**WHAT IS REQUIRED**
Quote each of the entries below word for word, leaving out the pictures.

Records of spatial reasoning questions:
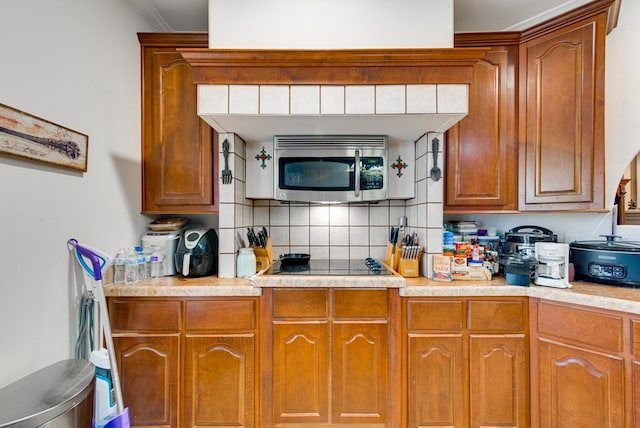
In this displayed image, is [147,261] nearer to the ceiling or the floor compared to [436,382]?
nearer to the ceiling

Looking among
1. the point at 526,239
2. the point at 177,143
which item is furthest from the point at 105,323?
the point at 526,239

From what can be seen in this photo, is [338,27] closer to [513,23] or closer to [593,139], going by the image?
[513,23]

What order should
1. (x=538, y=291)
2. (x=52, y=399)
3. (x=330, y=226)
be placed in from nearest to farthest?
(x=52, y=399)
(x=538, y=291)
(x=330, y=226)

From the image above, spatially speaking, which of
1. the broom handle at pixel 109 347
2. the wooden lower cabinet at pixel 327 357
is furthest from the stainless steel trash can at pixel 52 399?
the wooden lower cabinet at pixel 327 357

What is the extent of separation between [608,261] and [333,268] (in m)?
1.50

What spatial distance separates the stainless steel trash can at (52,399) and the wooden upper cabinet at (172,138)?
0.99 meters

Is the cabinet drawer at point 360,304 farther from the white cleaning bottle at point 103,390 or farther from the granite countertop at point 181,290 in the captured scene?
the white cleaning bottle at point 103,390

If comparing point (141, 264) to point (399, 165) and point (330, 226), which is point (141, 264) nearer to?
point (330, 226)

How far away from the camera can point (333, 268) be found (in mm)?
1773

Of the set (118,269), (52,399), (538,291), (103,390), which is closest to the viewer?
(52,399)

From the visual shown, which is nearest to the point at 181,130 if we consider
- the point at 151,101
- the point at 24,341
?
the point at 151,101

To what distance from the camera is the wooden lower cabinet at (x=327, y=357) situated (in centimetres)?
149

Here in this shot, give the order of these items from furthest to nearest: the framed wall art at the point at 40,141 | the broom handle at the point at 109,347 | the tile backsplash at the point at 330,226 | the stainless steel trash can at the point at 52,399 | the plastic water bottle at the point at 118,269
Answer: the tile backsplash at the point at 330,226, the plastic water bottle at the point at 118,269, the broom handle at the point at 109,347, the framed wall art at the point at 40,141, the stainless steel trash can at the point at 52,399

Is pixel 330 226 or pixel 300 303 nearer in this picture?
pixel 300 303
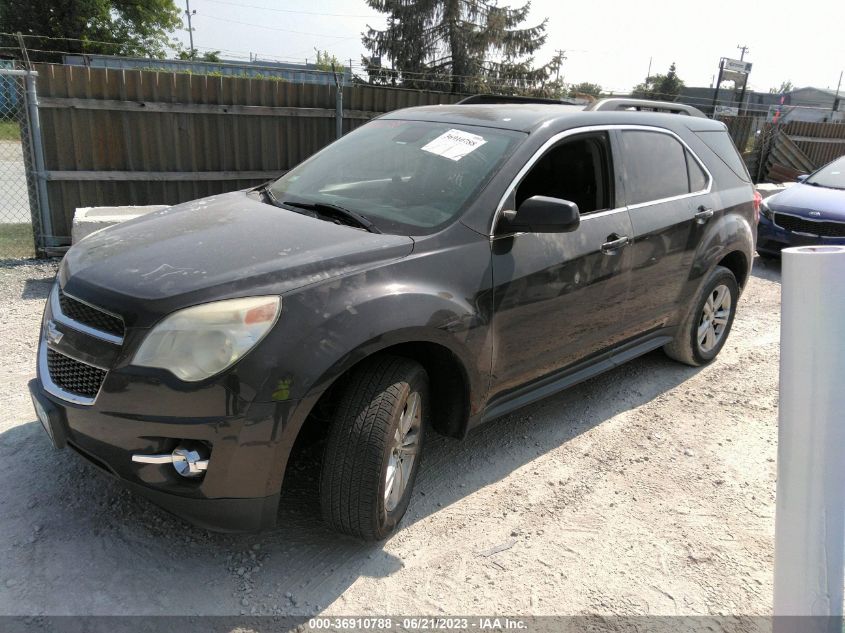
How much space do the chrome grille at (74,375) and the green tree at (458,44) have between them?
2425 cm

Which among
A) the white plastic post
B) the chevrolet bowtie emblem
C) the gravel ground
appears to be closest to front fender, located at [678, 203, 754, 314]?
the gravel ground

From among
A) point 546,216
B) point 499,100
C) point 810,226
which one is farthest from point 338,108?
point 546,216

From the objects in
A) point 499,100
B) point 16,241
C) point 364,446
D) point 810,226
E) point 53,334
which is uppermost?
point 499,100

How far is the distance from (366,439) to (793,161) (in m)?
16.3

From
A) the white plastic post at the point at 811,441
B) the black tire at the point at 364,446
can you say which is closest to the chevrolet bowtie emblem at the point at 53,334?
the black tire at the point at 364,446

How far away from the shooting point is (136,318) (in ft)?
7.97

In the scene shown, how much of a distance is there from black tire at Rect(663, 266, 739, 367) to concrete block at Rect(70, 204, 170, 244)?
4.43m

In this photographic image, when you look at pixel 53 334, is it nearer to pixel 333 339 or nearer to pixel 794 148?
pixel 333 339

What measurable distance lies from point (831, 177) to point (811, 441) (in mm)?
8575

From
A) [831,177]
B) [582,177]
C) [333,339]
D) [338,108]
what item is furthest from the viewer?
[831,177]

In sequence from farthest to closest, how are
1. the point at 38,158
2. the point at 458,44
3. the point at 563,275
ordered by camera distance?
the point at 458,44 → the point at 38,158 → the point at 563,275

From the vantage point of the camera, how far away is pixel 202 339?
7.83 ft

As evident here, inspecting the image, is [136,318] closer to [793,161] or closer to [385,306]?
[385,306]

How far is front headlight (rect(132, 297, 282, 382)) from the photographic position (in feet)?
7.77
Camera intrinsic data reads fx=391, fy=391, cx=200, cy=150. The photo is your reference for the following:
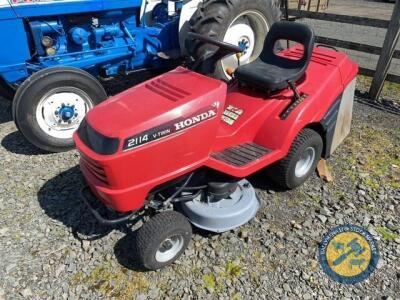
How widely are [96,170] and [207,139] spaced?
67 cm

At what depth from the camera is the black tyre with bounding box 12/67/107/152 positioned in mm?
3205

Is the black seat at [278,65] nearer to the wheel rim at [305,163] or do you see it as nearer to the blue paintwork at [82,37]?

**FULL OUTPUT**
In this displayed image, is [147,261] nearer to the ceiling or the floor compared to [436,382]?
nearer to the ceiling

Looking among
1. the point at 526,239
2. the point at 177,143
which item is furthest from the point at 105,323?
the point at 526,239

From what can be seen in this photo, is [338,27] closer to [513,23] or closer to [593,139], going by the image?
[513,23]

What order should
1. (x=538, y=291)
2. (x=52, y=399)
3. (x=330, y=226)
be placed in from nearest to farthest?
(x=52, y=399)
(x=538, y=291)
(x=330, y=226)

From the image above, spatially speaking, which of
1. the broom handle at pixel 109 347
2. the wooden lower cabinet at pixel 327 357
is furthest from the stainless steel trash can at pixel 52 399?
the wooden lower cabinet at pixel 327 357

What is the extent of separation between [608,261] and [333,268] (in m)?
1.50

What spatial distance separates the stainless steel trash can at (52,399) and the wooden upper cabinet at (172,138)?
0.99 meters

Is the cabinet drawer at point 360,304 farther from the white cleaning bottle at point 103,390 or farther from the granite countertop at point 181,290 in the captured scene?
the white cleaning bottle at point 103,390

If comparing point (141, 264) to point (399, 165) and point (330, 226), which is point (141, 264) nearer to?
point (330, 226)

How far away from the camera can point (333, 268) be found (in mm)?
1773

Of the set (118,269), (52,399), (538,291), (103,390), which is closest to the viewer?
(52,399)

From the visual shown, which is nearest to the point at 181,130 if we consider
- the point at 151,101
- the point at 24,341
?
the point at 151,101

To what distance from the camera is the wooden lower cabinet at (x=327, y=357) situated (in centimetres)?
149

Here in this shot, give the order of these items from furthest to nearest: the framed wall art at the point at 40,141 | the broom handle at the point at 109,347 | the tile backsplash at the point at 330,226 | the stainless steel trash can at the point at 52,399 | the plastic water bottle at the point at 118,269
Answer: the tile backsplash at the point at 330,226, the plastic water bottle at the point at 118,269, the broom handle at the point at 109,347, the framed wall art at the point at 40,141, the stainless steel trash can at the point at 52,399

Is pixel 330 226 or pixel 300 303 nearer in this picture?
pixel 300 303
How much space do the chrome grille at (74,375) and the green tree at (458,44) have between them?
2425 cm

Which among
A) the white plastic post
B) the chevrolet bowtie emblem
C) the gravel ground
appears to be closest to front fender, located at [678, 203, 754, 314]?
the gravel ground

From among
A) point 546,216
B) point 499,100
C) point 810,226
which one is farthest from point 338,108?
point 546,216

From the objects in
A) point 499,100
B) point 16,241
C) point 364,446
D) point 810,226
E) point 53,334
which is uppermost?
point 499,100

How far is the distance from (366,439) to (793,161) (in m)?
16.3

From
A) the white plastic post at the point at 811,441
B) the black tire at the point at 364,446
can you say which is closest to the chevrolet bowtie emblem at the point at 53,334?
the black tire at the point at 364,446

How far away from the shooting point is (136,318) (in ft)?
7.97

In the scene shown, how much of a distance is there from black tire at Rect(663, 266, 739, 367) to concrete block at Rect(70, 204, 170, 244)?
4.43m

In this photographic image, when you look at pixel 53 334, is it nearer to pixel 333 339 or nearer to pixel 794 148?
pixel 333 339

What measurable distance lies from point (831, 177) to point (811, 441) (in mm)?
8575

From
A) [831,177]
B) [582,177]
C) [333,339]
D) [338,108]
what item is furthest from the viewer?
[831,177]

In sequence from farthest to closest, how are
1. the point at 38,158
2. the point at 458,44
3. the point at 563,275
ordered by camera distance?
the point at 458,44 → the point at 38,158 → the point at 563,275

From the vantage point of the camera, how far away is pixel 202 339?
7.83 ft

As evident here, inspecting the image, is [136,318] closer to [793,161] or closer to [385,306]?
[385,306]

How far is front headlight (rect(132, 297, 282, 382)) from the photographic position (in feet)?
7.77
Camera intrinsic data reads fx=391, fy=391, cx=200, cy=150. The photo is your reference for the following:
How widely are [96,170] and [207,139] spaced?
67 cm

At what depth from the camera is the black tyre with bounding box 12/67/107/152 positioned in mm?
3205

Is the black seat at [278,65] nearer to the wheel rim at [305,163] or do you see it as nearer to the blue paintwork at [82,37]?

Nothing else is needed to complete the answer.